> _Exercise inputs_:
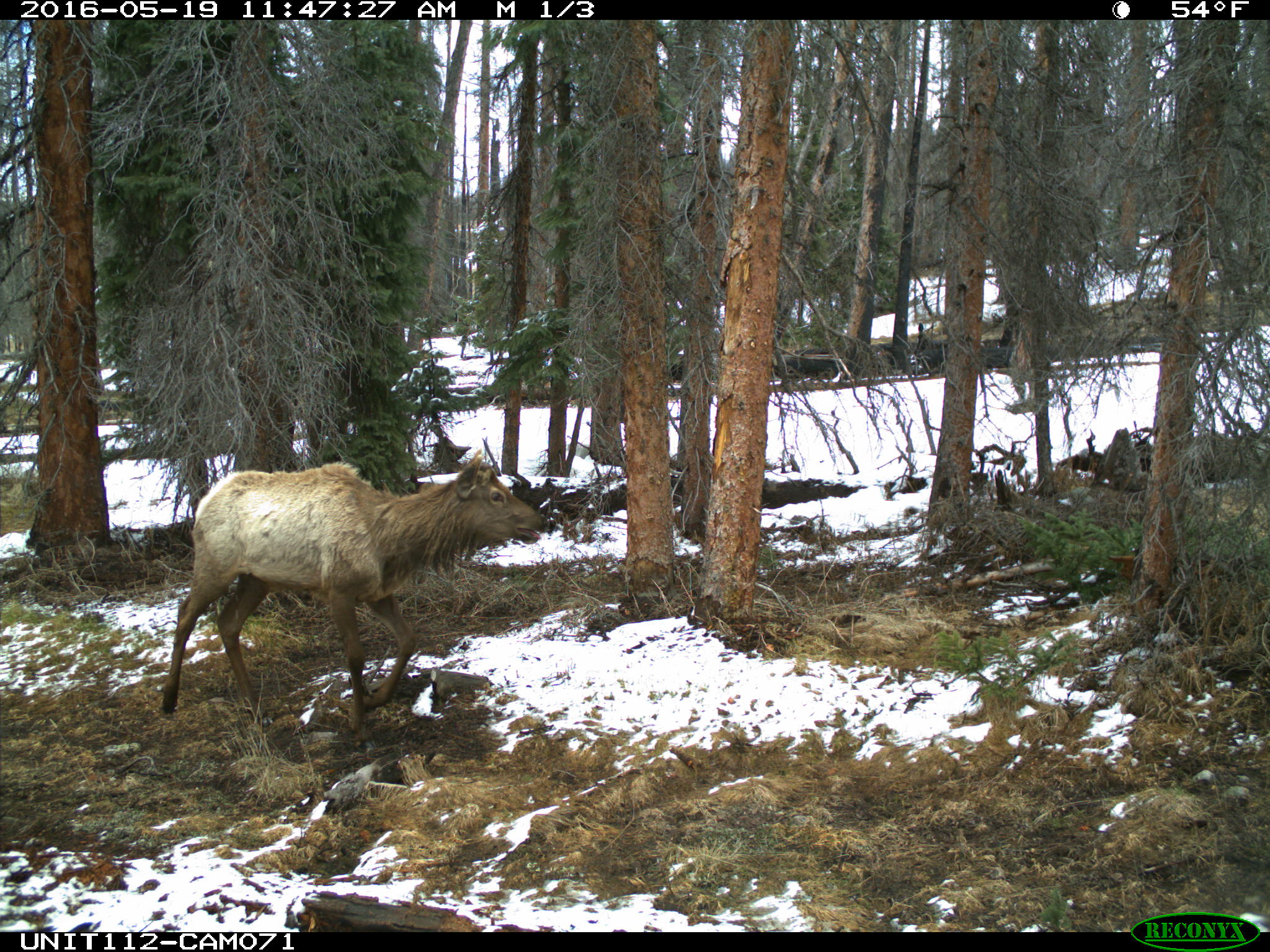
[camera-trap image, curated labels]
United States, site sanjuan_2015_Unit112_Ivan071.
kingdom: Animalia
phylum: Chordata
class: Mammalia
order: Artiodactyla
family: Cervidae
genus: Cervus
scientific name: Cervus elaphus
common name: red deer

---

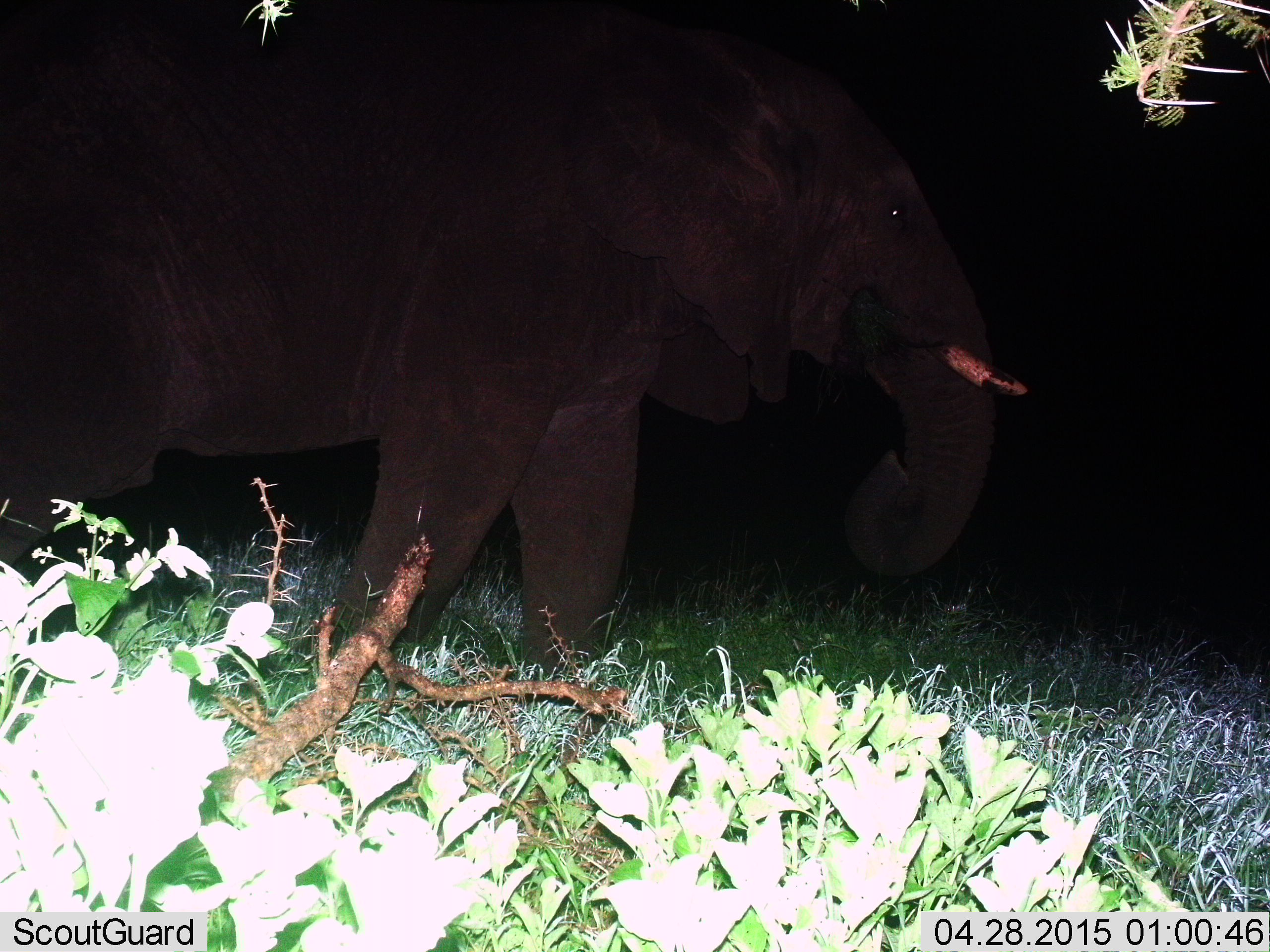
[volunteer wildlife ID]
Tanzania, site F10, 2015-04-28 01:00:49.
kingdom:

> _What is needed_:
Work out how many lines in this data contain "site". Only that number should be given.

> _Answer box_:
2